For every gem Richard Curtis delivers, someone thinks Sex Lives Of The Potato Men or Lesbian Vampire Killers is a good idea – so approaching with caution is only sensible.
Also factor in Julian Barratt and Simon Farnaby (who have devoted cult followings) doing an Isle Of Man version of Bergerac (as yer parents, kids) and there was very chance Mindhorn was going to be quirky at best…
Instead what we get is delightfully British comedy that actually has proper laughs and jokes in it, and doesn’t make you want to hind behind the sofa until it stops and goes away.
The story could only come from a British mind, too.
Barratt plays washed-up actor Richard Thorncroft, famous for playing TV detective Mindhorn and precious little else.
Then a serial killer threatens more deaths unless Mindhorn is brought on the case – and hilarity genuinely ensues.
The plot is nuts bonkers, but that’s half the fun here. The absurdity of the situation is taken way past its natural extremes and it’s seriously a joy to behold.
Barratt plays the deluded waster to perfection, everything being done with a straight bat – which is what makes the comedy so good.
Often the temptation is to ham it up, flagging every gag with cheerleaders and a full band, but a good comedy lets the audience find the laughs – and that’s very much the case here.
The story is just told straight, Barratt, Farnaby and their assembled star cast (Kenneth Branagh, Andrea Riseborough, Steve Coogan, Russell Tovey, Simon Callow, Harriet Walter) all bringing their A-game to the party.
Setting it on the Isle Of Man is also a genius move.
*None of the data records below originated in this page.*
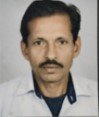 RAMADHAR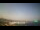 Webcam in Santa Eulalia (Ibiza), 33.2 km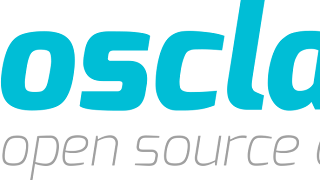 OSCLASS Tips : How to move OSCLASS website from live server to localhost development server ?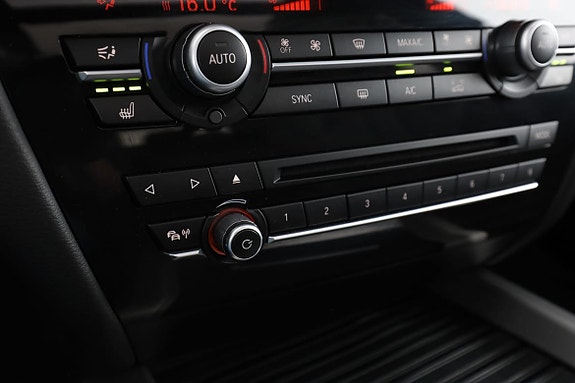 BMW X5 28 of 30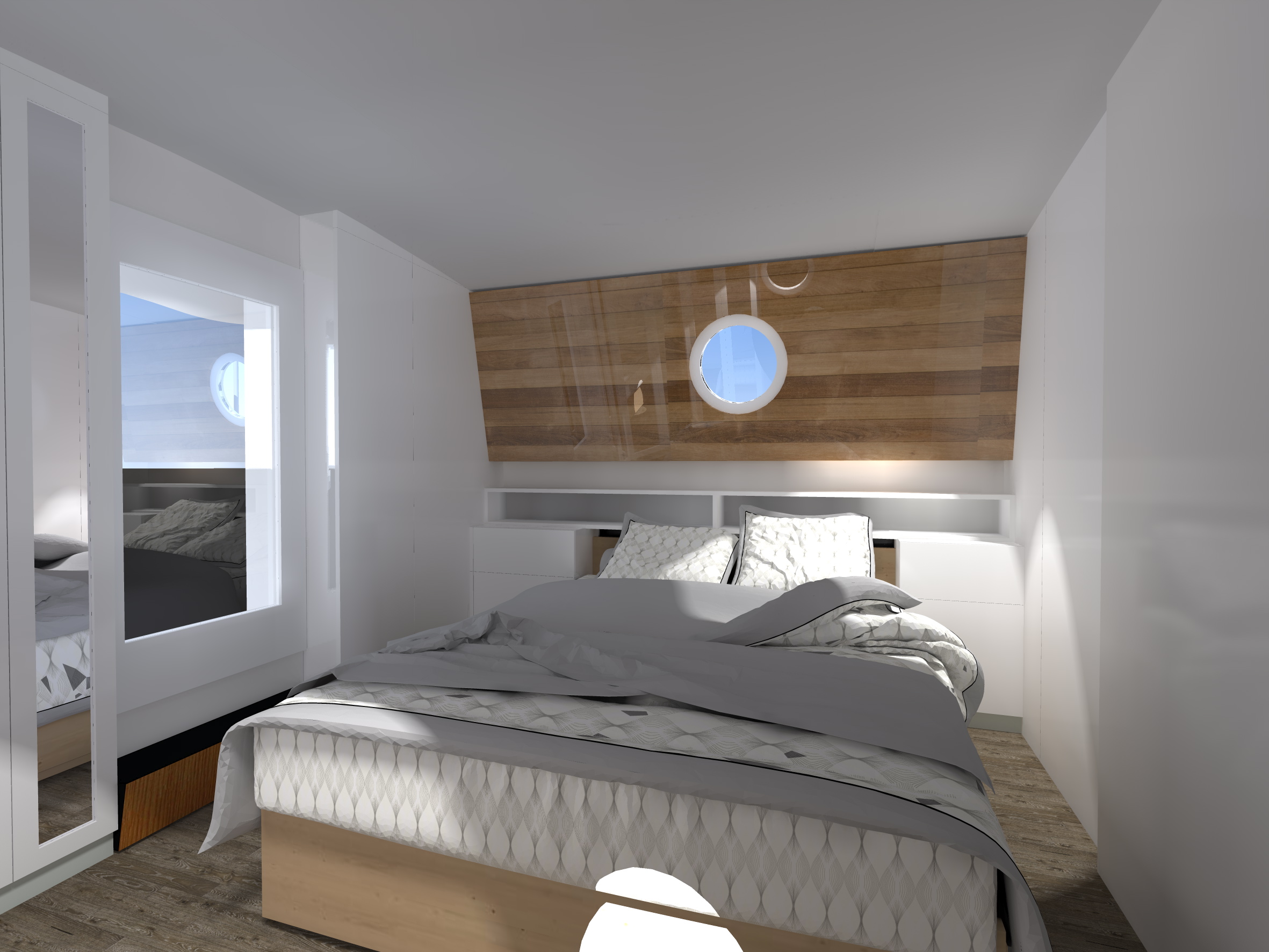 CANAL BOAT concep 2016-23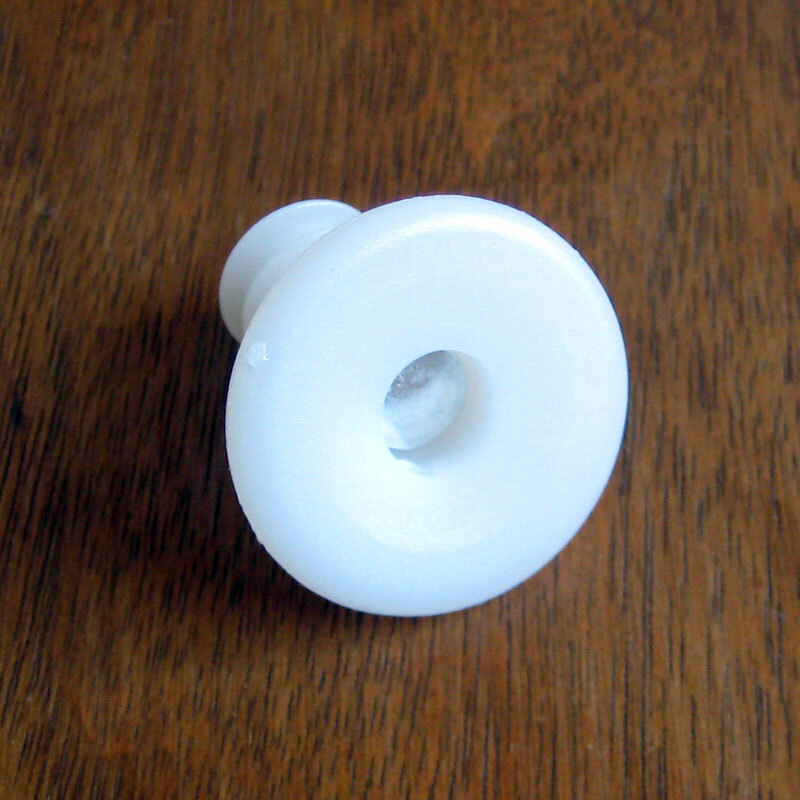 イームズ シェルチェア グライズ EAMES HERMAN MILLER VINTAGE SHELL ハーマンミラー スタッキング H ベース BASE 脚 パーツ ビンテージ_画像3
Bergerac, for those too young to remember, was set on Jersey, John Nettles (off of Midsomer Murders) playing the titular copper solving crimes on a weekly basis.
The influence is clear and acknowledged, and bringing it to a different tiny island allows for such great scenes as a chase through an annual Mindhorn parade and a shoot-out on a small ride or two.
This sort of thing really couldn’t work in any other setting.
It also allows for Thorncroft’s massively overblown ego to be shown in sharp relief against such a tiny community.
In so many ways, this film shouldn’t work.
It’s niche to say the least, plus it’s awash with in-jokes about actors and their self-obsessed view of the world, but somehow Barratt and Farnaby fashion a good cop caper that works on more than one level.
And crucially, it’s funny.
A British comedy.
And not done by Richard Curtis.
Whoever thought that was possible?
For once, I’m really hoping for a sequel.